The thought of your cat having acne might seem kind of strange at first, but it can become a serious problem if not properly managed. What exactly is feline acne, anyway? Unfortunately, that’s a bit of a difficult question to answer as the exact cause can be somewhat ambiguous. Simply put, feline acne is a skin condition that can affect any breed and gender of cat at any age.
What does feline acne look like?
If your cat has very dark fur, it may not be easy to spot feline acne. It typically occurs on a cat’s chin, and may only look like a patch of dirt at first glance or black spots on the chin. Upon closer inspection, you will likely find a cluster of little black specks (commonly referred to as blackheads) “floating” in the fur. Depending on the severity of your kitty’s acne, you may also find white-headed pustules, irritated and inflamed skin, and blood. If you notice your cat scratching their chin more than normal, be sure to take a close look and see if there’s more to the story.
What causes feline acne?
The development of feline acne is not unlike that of human acne; the hair follicles on the chin become clogged with excess oil (or sebum). Experts have yet to pinpoint one known cause of excess oil and clogging. In an article for The Spruce, Dr. Janet Tobiassen Crosby, DVM, lists the following as possible causes: “Stress, poor grooming, bacterial overload, abnormal sebum production, contact sensitivity/dermatitis, suppressed immune system and concurrent infection or disease.” Many cat owners and veterinarians warn that plastic food and water bowls may be a common culprit of feline acne as they can harbor bacteria. Switching to stainless steel bowls, like Dr. Catsby’s, and washing them daily and providing fresh water can be a huge help in preventing acne in your cat.

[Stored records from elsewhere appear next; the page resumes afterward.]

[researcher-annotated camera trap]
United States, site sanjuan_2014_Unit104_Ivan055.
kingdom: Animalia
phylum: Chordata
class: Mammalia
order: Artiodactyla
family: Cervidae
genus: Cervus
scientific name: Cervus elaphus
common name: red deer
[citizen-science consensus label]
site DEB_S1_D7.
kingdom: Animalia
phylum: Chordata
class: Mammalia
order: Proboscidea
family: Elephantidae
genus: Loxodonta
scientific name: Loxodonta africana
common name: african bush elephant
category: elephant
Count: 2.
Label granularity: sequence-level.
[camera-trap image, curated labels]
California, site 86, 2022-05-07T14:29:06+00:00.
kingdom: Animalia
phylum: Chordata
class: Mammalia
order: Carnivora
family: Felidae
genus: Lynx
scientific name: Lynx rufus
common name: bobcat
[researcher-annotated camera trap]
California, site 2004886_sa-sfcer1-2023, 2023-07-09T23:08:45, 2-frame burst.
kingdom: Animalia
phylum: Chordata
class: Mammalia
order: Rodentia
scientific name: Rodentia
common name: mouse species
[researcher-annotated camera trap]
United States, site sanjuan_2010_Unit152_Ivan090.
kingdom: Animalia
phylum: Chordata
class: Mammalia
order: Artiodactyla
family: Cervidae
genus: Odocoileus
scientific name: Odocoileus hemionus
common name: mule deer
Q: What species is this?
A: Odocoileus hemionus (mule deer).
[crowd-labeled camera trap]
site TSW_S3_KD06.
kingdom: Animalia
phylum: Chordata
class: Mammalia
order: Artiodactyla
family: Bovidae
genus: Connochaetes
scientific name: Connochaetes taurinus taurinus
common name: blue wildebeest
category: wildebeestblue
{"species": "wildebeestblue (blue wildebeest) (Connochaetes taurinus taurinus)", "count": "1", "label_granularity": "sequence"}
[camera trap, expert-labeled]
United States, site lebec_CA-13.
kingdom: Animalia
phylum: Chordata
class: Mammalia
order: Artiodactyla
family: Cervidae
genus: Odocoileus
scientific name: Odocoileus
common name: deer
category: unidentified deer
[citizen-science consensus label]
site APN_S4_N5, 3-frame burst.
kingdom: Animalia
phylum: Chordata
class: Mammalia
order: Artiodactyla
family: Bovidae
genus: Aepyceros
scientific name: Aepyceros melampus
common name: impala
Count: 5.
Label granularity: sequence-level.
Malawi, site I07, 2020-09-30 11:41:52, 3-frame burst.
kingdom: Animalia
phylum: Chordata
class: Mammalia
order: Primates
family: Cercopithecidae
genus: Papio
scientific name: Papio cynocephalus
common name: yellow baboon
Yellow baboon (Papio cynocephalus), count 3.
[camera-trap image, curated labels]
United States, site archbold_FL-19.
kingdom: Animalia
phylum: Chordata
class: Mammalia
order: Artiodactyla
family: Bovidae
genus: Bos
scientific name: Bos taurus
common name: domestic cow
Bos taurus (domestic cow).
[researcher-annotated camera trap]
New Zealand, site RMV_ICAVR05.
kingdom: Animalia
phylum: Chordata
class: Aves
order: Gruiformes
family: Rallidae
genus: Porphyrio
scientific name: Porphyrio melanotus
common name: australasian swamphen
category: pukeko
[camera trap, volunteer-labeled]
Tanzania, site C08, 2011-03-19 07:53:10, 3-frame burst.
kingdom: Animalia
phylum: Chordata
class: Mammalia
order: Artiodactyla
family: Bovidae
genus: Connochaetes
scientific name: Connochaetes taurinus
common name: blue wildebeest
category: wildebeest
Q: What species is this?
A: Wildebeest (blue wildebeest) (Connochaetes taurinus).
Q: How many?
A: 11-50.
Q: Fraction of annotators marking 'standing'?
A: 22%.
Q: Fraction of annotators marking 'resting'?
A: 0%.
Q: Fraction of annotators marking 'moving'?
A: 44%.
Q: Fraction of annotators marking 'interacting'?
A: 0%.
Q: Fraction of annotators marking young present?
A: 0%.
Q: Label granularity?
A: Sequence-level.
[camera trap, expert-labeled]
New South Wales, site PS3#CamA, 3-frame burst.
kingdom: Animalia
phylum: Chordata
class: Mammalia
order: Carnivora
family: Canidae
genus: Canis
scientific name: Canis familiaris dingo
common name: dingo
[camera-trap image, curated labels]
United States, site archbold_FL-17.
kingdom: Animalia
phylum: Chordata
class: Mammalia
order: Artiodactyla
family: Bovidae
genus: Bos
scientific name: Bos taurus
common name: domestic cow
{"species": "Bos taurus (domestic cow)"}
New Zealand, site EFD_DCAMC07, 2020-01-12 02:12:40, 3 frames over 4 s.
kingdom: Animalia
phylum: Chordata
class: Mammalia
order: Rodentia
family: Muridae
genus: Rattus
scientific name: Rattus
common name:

How do you treat feline acne?
Your cat might only get acne once, or they might have occasional flare-ups. If your cat’s chin acne presents itself as blackheads floating in the fur and you see no pustules, blood or other signs of irritation, you can pretty easily manage it with a sterile flea comb. Gently comb through the chin fur. You should see that the blackhead clusters are coming out in the comb. If there is still some left in the fur, don’t over-comb in an attempt to get it out. You may need to keep at it once a day for a few days before you see a clean chin. After combing, gently dab the chin with warm water and pet-friendly soap. You may also want to ask your vet to recommend a cleanser. If your cat’s acne is more severe and you see pustules, blood, loss of fur or other signs of irritation, it’s probably time to see the vet. They will be able to prescribe an antibiotic or other treatment that you can’t get at home.
Feline acne can be stubborn, but with proper care it can be managed. The most important thing is for your cat to be comfortable, so if you notice them acting irritated by their chin, make sure to take a look. If nothing else, you can think of feline acne as the one thing that levels the playing field for humans and cats. Because let’s face it, they’re superior to us on every other front, but that’s why we love them.